▸ Records
____

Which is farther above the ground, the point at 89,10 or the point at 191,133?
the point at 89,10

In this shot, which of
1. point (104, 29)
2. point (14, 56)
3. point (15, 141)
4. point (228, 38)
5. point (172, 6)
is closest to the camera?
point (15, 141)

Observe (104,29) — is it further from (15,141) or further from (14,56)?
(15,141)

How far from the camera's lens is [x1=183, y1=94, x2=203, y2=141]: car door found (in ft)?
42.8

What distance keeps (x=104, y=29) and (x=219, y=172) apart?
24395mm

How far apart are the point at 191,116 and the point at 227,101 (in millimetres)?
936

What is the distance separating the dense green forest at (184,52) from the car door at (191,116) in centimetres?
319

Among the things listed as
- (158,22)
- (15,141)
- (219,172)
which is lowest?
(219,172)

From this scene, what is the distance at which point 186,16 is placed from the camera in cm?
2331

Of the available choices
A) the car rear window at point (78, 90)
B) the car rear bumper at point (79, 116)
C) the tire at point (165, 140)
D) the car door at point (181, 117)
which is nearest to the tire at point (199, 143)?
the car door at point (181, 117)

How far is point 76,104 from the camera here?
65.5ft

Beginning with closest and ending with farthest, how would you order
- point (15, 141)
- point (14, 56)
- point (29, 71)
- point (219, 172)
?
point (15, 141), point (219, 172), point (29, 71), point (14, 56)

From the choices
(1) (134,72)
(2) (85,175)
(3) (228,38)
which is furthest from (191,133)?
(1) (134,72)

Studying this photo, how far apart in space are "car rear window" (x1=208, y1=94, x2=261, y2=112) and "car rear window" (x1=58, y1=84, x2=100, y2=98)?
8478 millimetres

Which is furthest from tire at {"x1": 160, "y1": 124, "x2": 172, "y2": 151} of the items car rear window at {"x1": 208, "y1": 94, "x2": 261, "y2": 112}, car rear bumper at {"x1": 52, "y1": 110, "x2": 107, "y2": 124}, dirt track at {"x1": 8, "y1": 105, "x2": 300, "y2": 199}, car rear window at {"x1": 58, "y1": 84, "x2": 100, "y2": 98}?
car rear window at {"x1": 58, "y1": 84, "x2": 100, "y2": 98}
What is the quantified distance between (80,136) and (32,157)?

____

▸ Exercise details
Copy out everything from the start of the items above down to the line containing "8478 millimetres", including both ends, word for word.

▸ Full answer
Which is farther above the ground, the point at 89,10 or the point at 191,133?
the point at 89,10

In this shot, which of
1. point (104, 29)
2. point (14, 56)
3. point (15, 141)
4. point (228, 38)
5. point (172, 6)
is closest to the camera?
point (15, 141)

Observe (104,29) — is it further from (15,141) or further from (14,56)?
(15,141)

How far from the camera's lens is [x1=183, y1=94, x2=203, y2=141]: car door found (in ft)?
42.8

What distance keeps (x=104, y=29) and (x=219, y=172) apart?
24395mm

How far apart are the point at 191,116 and the point at 227,101 (in millimetres)?
936

What is the distance separating the dense green forest at (184,52) from the car door at (191,116) in centimetres?
319

Among the things listed as
- (158,22)
- (15,141)
- (219,172)
which is lowest?
(219,172)

From this scene, what is the distance at which point 186,16 is placed from the camera in cm?
2331

Of the available choices
A) the car rear window at point (78, 90)
B) the car rear bumper at point (79, 116)
C) the tire at point (165, 140)
D) the car door at point (181, 117)
which is nearest to the tire at point (199, 143)?
the car door at point (181, 117)

How far is point 76,104 from the camera here?
65.5ft

Beginning with closest and ending with farthest, how would you order
- point (15, 141)
- point (14, 56)
- point (29, 71)
- point (219, 172)
?
point (15, 141), point (219, 172), point (29, 71), point (14, 56)

From the choices
(1) (134,72)
(2) (85,175)
(3) (228,38)
which is furthest from (191,133)?
(1) (134,72)

Studying this photo, how far apart in space are "car rear window" (x1=208, y1=94, x2=261, y2=112) and "car rear window" (x1=58, y1=84, x2=100, y2=98)?
8478 millimetres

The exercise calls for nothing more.